SUPPLIED DATA
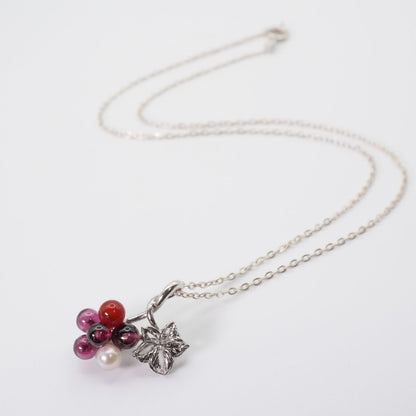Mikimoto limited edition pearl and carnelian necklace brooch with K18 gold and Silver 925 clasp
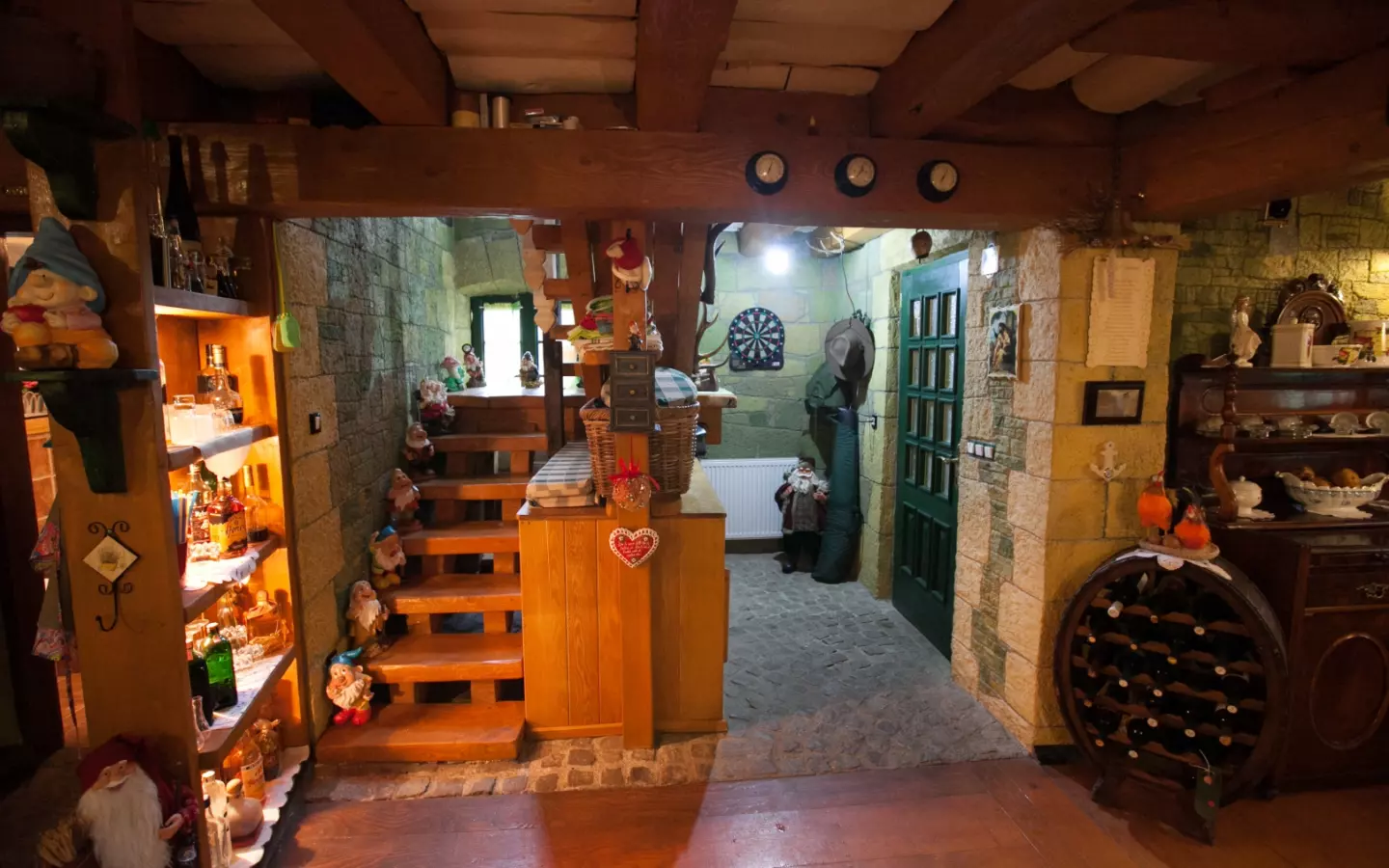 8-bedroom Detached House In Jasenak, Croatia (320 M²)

--

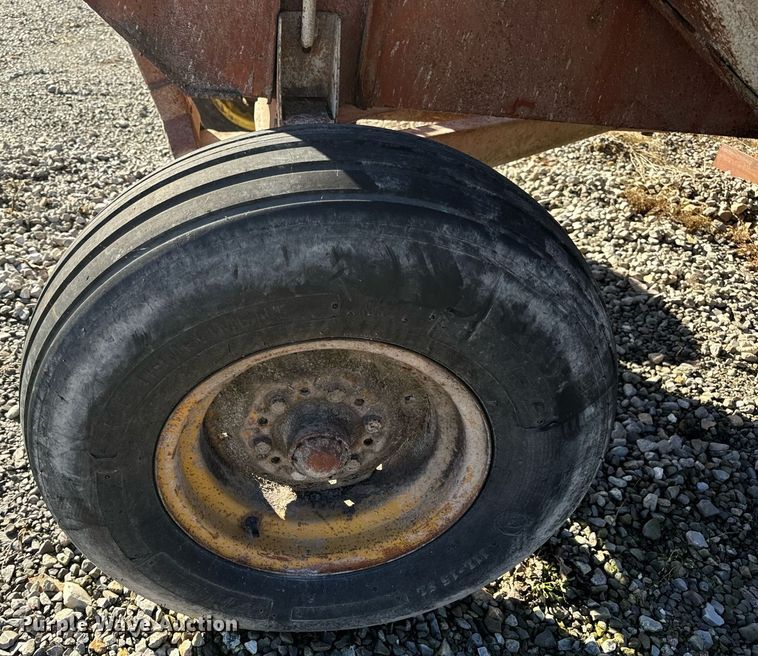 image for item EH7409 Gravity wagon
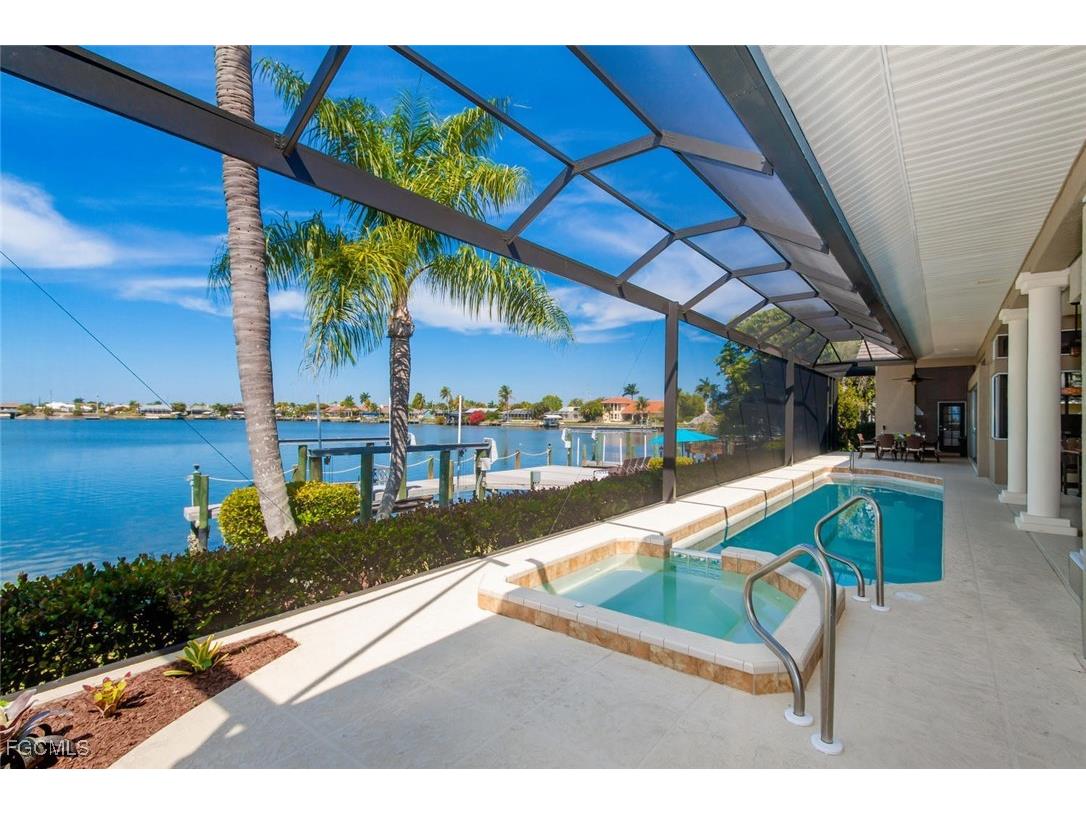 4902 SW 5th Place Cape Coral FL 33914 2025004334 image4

* * *

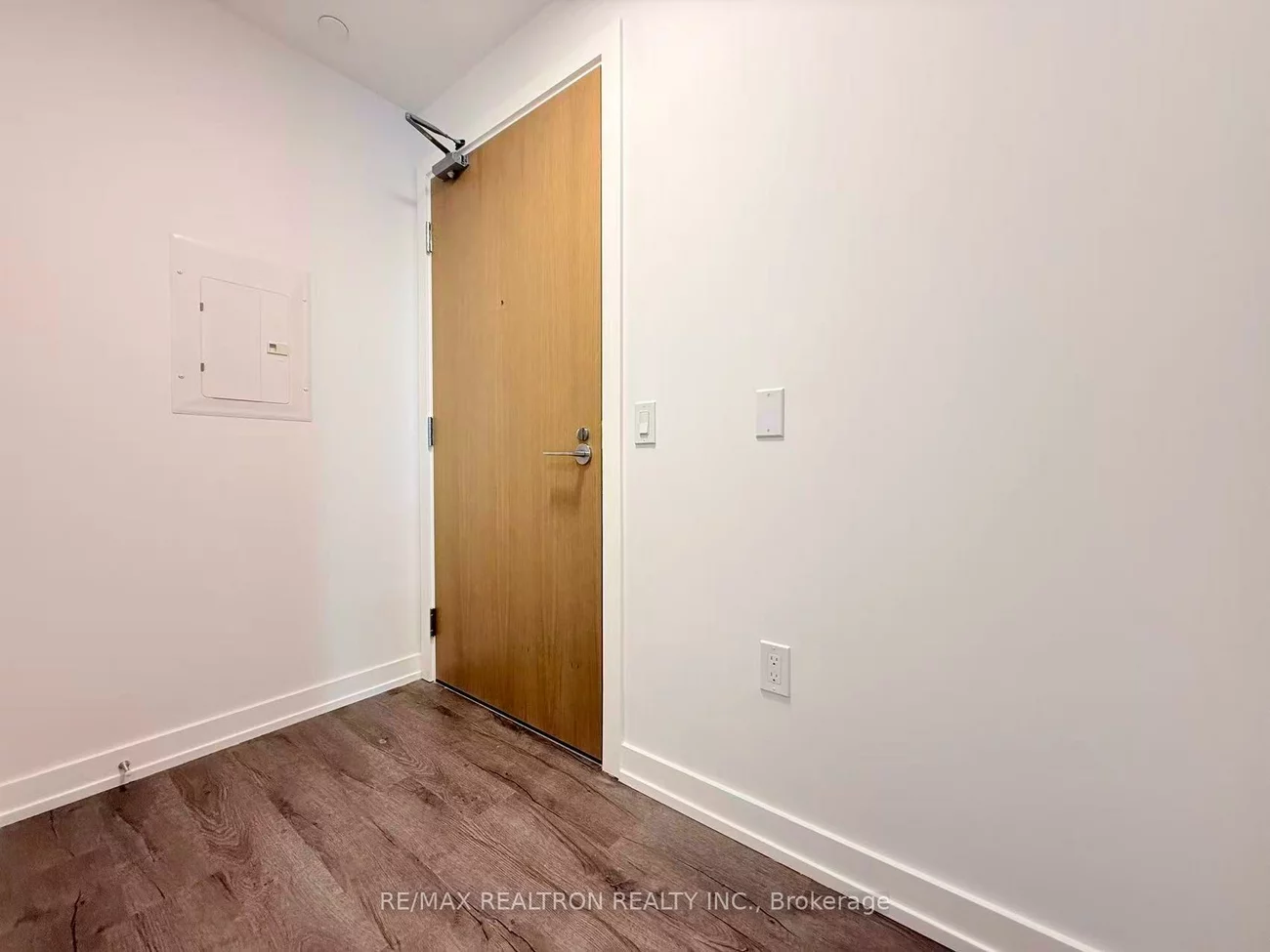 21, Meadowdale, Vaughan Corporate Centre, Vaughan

INSTRUCTIONS TO FOLLOW
Excluding any pictures, print exactly the lines of the listing above from the line with "Mikimoto limited edition" to the line with "8-bedroom Detached House", both ends included.

RESPONSE TO THE TASK
Mikimoto limited edition pearl and carnelian necklace brooch with K18 gold and Silver 925 clasp
 8-bedroom Detached House In Jasenak, Croatia (320 M²)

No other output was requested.